Today’s post is about a modern manufacturing process that goes by the name of Powder Metallurgy.
What is Powder Metallurgy?
Powder Metallurgy is the process of blending fine powdered materials, pressing them into a desired shape or form (compacting), and then heating the compressed material in a controlled atmosphere to bond and form the material (sintering and presintering) such that the final component usually does not require further machining processes.
Powder metallurgy became widely recognized after 1945 and today, parts which cannot be formed using other processes are made using this process.
So can any material be processed by this procedure? Well, no. There are 2 main requirements of any material for it to be processed by powder metallurgy:
1.The metal in the powder form must be able to be shaped at high temperature by molecular cohesion.
2.The metal powder must be capable of sufficiently close packing under pressure to permit welding to take place and in case of alloys, be capable of being sufficiently and intimately mixed.
Here are some products that are actually made by powder metallurgy :
- Porous products like bearings and filters.
- Refractory parts made from tungsten and molybdenum used in electric bulbs and radio valves, x ray tubes ,etc
- Products of complex shapes like gears which need complex machining when made by other processes.
- Automotive components like electrical contacts , crankshafts,camshafts, piston rings , brackets, brake linings, connecting rods ,etc.

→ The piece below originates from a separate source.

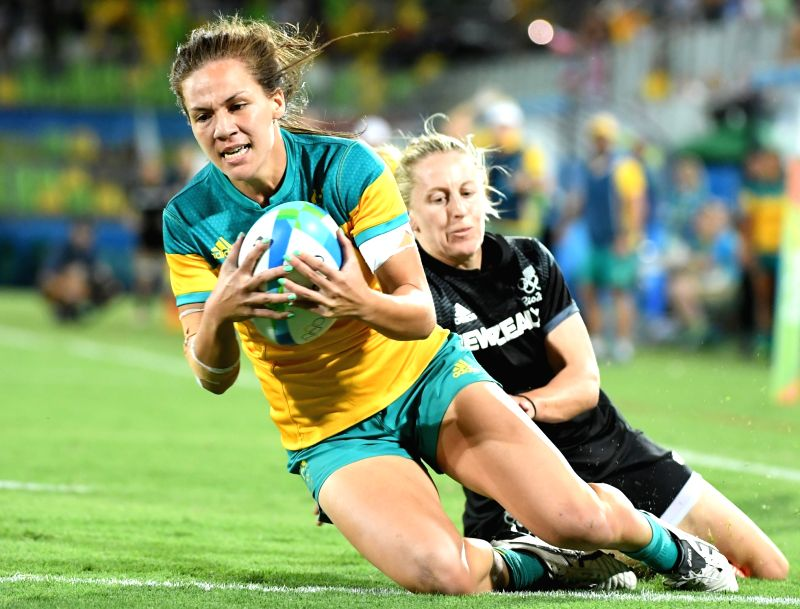 RIO DE JANEIRO, Aug. 8, 2016 - Evania Pelite of Australia (L) competes during the gold medal match of women's rugby sevens between Australia and New Zealand at the 2016 Rio Olympic Games in Rio de ...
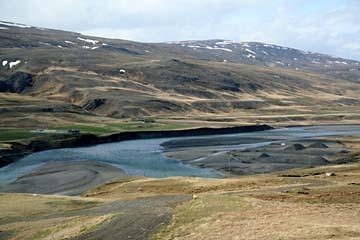 Landschaft bei der Fahrt von Egilsstadir nach Myvatn, Island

- Products from materials that are very difficult to machine like tungsten carbide , etc Components are gauges , wire drawing dies, wire guides , deep drawing, stamping and blanking tools stone hammers, rock drilling bits.
- Tungsten parts used in high temperature operations like nozzles for rockets and missiles.
- Grinding wheels, clocks and other timing devices
So here is the basic processing procedure for making products by Powder Metallurgy :
- The first step is to mix the various powders and lubricants in the required ratio and to ensure the formation of a homogenous mixture.
- The next step is to press the component into the required shape within a specially designed die or press. The component attains its final shape at this stage, but is still very brittle and can break apart at any stage. The powder pressing cycle is shown below.
- After this stage, the shaped object is sent into a oven for the sintering process.
- Sintering is done to achieve the maximum possible hardness and strength needed in the final product. Sintering is usually done at 70- 80% of the metal’s melting temperature in an inert atmosphere of hydrogen, ammonia or other hydrocarbons. The sintering time varies from thirty minutes to several hours depending on the metal used. Sintering causes the bonding of the solid particles within the component. Once cooled, the powder bonds to form a solid piece.
- The final component thus obtained from sintering is allowed to cool down gradually after which it is sent for secondary processes, if required. These may include machining, surface finishing or joining processes.
The advantages of this manufacturing process over other processes include 99% utillisation of material, cleaner and quieter operation, ease of process automation, greater accuracies and quicker manufacturing of complex objects at a high production rate.
The disadvantages of this process are over-dependency on sintering, product size constrains, material constrains, high die design/manufacturing cost and its impracticality for small scale production.
Alright guys, thanks for reading this! Hope this was helpful!